In terms of weaknesses, we cannot assess quality of care, and we are missing data related to costs, readmissions and deaths. The latter are required for data envelopment analysis, which is a more common approach to assessing hospital performance; it is used by 48% of studies (Hollingsworth, 2008). This technique would allow us to understand the ‘complex nature of the relations between the multiple inputs and multiple outputs involved in many activities’ (Cooper et al., 2007). Another limitation is that we are missing inpatient data due to the earthquake. This distorts our results. For example, GIH had a low BOR under S4, but the reality was likely quite different. Finally, our analysis pertains to inpatients at a leading hospital in Kathmandu, Nepal. Readers should keep this in mind when generalizing results to other patient types (e.g., outpatients), in less established hospitals, more rural areas and/or other developing countries.
Future Research
Our results indicate that separation between the CEO and board may promote better performance (except the Pabon Lasso model favors CEO duality under S1 for average LOS among native-born patients). Perhaps more importantly, we provide evidence that more than one analytical approach should be used to assess hospital performance. For example, although the Pabon Lasso model is useful for describing differences, we cannot infer whether they are attributable to management or coinciding factors. This is addressed by the regression analysis, to some extent, and hospitals should collect data on confounding factors (i.e., those related to both hospital management and performance). Hospitals should also consider standardization (e.g., current procedural terminology) to enhance the external validity of the analysis.
Conclusions
The importance of private hospitals in Nepal and other developing countries has been growing in recent years. However, there is limited empirical evidence on their performance, especially as related to management. Our results indicate that separation between the CEO and board may promote better performance, but there is variation by indicator (i.e., BOR, BTR, LOS), patient type (i.e., native-born versus foreign-born) and analytical approach. We argue that, when it comes to evaluating management strategies, private hospitals in Nepal and similar contexts should consider these important differences.
Appendix A.
Ordinary Least Squares Estimates with Alternate Base Groups for Management Strategy—All Patients.
Footnotes
Acknowledgements
We thank Grande International Hospital for providing the data and Dr Chakra Raj Pandey for contextual information and feedback. We also thank Dr Ewa Kleczyk and Dr Mario Teisl for helpful comments.

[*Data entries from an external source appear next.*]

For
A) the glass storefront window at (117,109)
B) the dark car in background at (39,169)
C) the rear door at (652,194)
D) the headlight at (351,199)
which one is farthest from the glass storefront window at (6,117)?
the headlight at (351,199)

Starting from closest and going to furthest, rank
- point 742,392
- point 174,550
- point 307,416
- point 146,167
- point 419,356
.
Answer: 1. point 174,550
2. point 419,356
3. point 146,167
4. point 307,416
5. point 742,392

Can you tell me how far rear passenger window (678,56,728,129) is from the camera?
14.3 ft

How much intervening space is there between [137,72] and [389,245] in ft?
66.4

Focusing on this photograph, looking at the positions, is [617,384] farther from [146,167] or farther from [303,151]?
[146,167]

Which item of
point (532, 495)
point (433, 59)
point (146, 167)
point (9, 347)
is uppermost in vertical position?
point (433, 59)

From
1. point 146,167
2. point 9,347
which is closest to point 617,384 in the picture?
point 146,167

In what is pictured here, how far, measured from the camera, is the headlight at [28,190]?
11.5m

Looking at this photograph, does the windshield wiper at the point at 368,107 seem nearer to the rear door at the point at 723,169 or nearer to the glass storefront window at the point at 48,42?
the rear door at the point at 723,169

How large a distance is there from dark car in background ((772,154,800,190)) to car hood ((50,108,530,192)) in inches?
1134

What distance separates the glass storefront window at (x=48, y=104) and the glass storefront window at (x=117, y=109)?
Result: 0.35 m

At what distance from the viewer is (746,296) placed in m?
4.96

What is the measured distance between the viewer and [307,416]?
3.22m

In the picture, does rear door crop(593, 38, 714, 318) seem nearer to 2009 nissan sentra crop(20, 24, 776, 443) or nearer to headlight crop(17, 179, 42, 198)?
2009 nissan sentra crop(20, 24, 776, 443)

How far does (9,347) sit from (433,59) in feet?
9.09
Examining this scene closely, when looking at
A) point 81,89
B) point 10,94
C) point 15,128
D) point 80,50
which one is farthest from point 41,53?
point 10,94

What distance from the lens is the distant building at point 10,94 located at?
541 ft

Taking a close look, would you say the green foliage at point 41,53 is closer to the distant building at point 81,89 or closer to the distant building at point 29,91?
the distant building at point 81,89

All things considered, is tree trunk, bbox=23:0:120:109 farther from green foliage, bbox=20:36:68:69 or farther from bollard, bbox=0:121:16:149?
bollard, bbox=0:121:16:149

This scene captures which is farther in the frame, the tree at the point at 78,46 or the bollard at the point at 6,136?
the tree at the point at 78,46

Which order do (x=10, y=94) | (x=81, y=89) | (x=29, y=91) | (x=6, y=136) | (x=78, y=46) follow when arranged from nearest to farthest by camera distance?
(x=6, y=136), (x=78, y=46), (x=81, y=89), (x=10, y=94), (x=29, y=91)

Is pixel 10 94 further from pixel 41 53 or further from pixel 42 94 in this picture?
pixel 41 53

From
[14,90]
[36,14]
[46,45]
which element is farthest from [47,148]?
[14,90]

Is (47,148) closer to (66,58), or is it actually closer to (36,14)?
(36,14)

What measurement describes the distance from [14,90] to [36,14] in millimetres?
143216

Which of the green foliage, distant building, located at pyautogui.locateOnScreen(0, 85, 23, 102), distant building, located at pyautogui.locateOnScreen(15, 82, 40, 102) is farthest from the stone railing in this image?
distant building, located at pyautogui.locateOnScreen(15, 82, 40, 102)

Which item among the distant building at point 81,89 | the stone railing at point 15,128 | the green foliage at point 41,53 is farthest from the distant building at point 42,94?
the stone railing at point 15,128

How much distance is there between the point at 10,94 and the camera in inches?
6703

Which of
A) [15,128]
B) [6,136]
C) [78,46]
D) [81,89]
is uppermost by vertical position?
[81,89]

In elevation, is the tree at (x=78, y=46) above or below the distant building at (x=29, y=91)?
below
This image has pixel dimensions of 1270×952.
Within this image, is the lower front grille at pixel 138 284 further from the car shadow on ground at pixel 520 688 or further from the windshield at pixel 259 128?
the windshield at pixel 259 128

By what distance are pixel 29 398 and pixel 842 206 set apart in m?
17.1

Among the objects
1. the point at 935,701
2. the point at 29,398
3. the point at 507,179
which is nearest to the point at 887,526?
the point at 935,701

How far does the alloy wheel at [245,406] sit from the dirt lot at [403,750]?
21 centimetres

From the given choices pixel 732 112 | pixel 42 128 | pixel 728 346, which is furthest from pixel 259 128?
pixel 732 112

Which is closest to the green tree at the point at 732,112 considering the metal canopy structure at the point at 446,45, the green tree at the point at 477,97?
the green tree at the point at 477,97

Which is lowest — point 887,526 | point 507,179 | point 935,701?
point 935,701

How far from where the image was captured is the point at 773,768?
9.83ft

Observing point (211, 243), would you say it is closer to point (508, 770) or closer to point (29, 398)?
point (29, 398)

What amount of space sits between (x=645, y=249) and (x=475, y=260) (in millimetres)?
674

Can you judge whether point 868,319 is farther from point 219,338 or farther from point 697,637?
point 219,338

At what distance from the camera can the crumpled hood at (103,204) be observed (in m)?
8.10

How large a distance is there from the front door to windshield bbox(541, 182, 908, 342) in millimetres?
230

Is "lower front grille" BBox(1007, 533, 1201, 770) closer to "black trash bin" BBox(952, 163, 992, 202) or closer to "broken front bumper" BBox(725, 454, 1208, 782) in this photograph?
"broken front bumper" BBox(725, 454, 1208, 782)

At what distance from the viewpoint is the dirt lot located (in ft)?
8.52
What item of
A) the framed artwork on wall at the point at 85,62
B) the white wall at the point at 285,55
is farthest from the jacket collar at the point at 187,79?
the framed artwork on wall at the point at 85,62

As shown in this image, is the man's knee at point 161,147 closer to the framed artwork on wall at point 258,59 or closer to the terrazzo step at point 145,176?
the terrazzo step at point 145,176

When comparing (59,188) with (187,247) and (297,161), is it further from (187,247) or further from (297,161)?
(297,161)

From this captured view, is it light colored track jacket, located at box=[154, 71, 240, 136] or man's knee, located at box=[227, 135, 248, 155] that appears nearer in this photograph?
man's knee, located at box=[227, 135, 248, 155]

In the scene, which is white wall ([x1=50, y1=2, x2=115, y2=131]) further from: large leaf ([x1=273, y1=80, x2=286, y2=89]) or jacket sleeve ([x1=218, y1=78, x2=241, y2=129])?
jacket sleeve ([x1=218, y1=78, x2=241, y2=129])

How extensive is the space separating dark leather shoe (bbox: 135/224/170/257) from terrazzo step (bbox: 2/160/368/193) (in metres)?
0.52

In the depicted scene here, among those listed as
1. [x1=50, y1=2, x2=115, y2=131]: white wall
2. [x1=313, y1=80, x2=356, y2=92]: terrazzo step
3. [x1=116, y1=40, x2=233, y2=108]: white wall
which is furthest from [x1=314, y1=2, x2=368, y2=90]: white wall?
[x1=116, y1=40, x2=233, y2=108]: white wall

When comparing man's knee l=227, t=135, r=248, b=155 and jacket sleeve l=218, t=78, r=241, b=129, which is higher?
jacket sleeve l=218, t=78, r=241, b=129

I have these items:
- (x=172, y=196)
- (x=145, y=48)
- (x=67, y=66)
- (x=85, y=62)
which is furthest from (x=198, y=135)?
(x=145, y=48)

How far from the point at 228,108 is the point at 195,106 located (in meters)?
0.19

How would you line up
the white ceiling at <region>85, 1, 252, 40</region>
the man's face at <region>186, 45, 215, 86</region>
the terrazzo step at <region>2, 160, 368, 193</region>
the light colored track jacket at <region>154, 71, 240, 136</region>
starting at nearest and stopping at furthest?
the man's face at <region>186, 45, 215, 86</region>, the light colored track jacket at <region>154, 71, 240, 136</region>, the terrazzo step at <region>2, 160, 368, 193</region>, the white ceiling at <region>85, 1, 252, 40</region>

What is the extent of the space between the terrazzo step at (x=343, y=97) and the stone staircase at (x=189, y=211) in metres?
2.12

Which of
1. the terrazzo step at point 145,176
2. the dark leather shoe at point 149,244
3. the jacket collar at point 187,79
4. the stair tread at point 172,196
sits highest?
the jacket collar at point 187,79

Declaration of Conflicting Interests
The authors declared the following potential conflicts of interest with respect to the research, authorship and/or publication of this article: Sujita Pandey declares that she has a financial conflict in terms of stock ownership in Grande International Hospital, as well as a personal relationship with the Medical Director.
Funding
The authors disclosed the receipt of the following financial support for the research, authorship and/or publication of this article: Angela Daley recognizes support from the USDA National Institute of Food and Agriculture, Hatch project 1016011.